** PROVIDED PASSAGE follows **
Court of Session Inner House First Division.

Wednesday, December 22.

[ Lord Rutherfurd Clark, Ordinary.

14 SLR 175

Dudgeon

v.

Thomson &Co.

Subject_1Patent
Subject_2Infringement
Subject_3Combination.
Facts:

Circumstances in which held that there were such essential differences between two tools, which both effected the expansion of boiler tubes by means of rollers, that one of them was not an infringement of a patent previously obtained for the other— dies. Lord Deas, who thought that the differences did not amount to more than a “colourable evasion” of the prior patent. This is the sequel of the cases reported before, of dates 17th March and July 5, 1876 (vol. xiii, p. 384 and 629; the former reported also in 3 Rettie, p. 604).

Headnote:

The Lord Ordinary, after hearing proof led, reported the evidence to the Court, under the provisions of the Act of Sederunt 11th July 1828.

The complainer contended that the manufacture carried on by Thomson & Co. was a breach of the interdict granted on his application on July 4, 1873 (11 Macph. 863).
** End of PROVIDED PASSAGE **
** DATASET RECORDS follows **
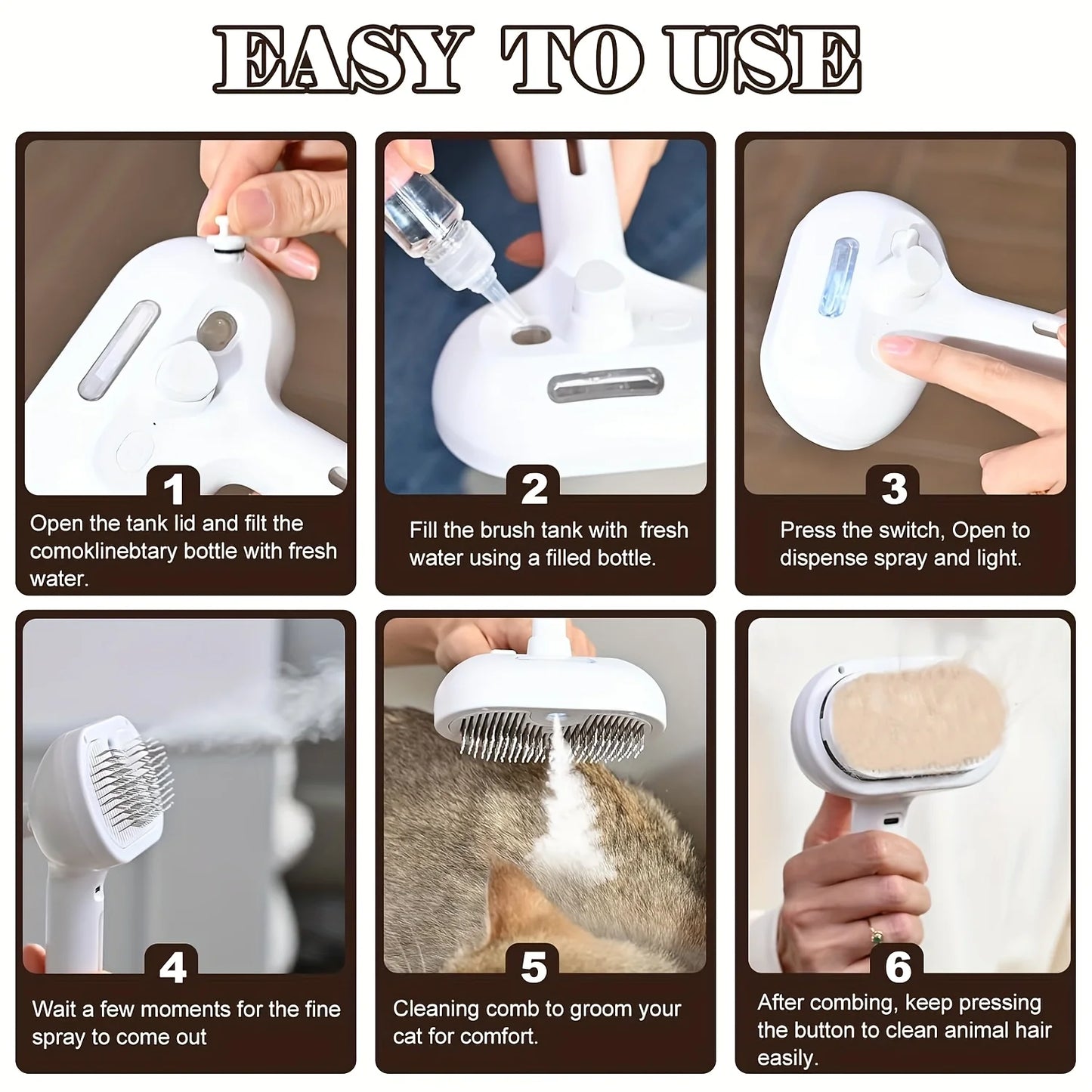 EASY TO USE

1
Open the tank lid and filt the comoklinebtary bottle with fresh water.

2
Fill the brush tank with fresh water using a filled bottle.

3
Press the switch, Open to dispense spray and light.

4
Wait a few moments for the fine spray to come out

5
Cleaning comb to groom your cat for comfort.

6
After combing, keep pressing the button to clean animal hair easily.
** End of DATASET RECORDS **
> [EXERCISE DETAILS]
Type out the full Dudgeon v. Thomson & Co. case report again, word for word. The items were taken from a different source than the case report.

> [WRITTEN ANSWER]
Court of Session Inner House First Division.

Wednesday, December 22.

[ Lord Rutherfurd Clark, Ordinary.

14 SLR 175

Dudgeon

v.

Thomson &Co.

Subject_1Patent
Subject_2Infringement
Subject_3Combination.
Facts:

Circumstances in which held that there were such essential differences between two tools, which both effected the expansion of boiler tubes by means of rollers, that one of them was not an infringement of a patent previously obtained for the other— dies. Lord Deas, who thought that the differences did not amount to more than a “colourable evasion” of the prior patent. This is the sequel of the cases reported before, of dates 17th March and July 5, 1876 (vol. xiii, p. 384 and 629; the former reported also in 3 Rettie, p. 604).

Headnote:

The Lord Ordinary, after hearing proof led, reported the evidence to the Court, under the provisions of the Act of Sederunt 11th July 1828.

The complainer contended that the manufacture carried on by Thomson & Co. was a breach of the interdict granted on his application on July 4, 1873 (11 Macph. 863).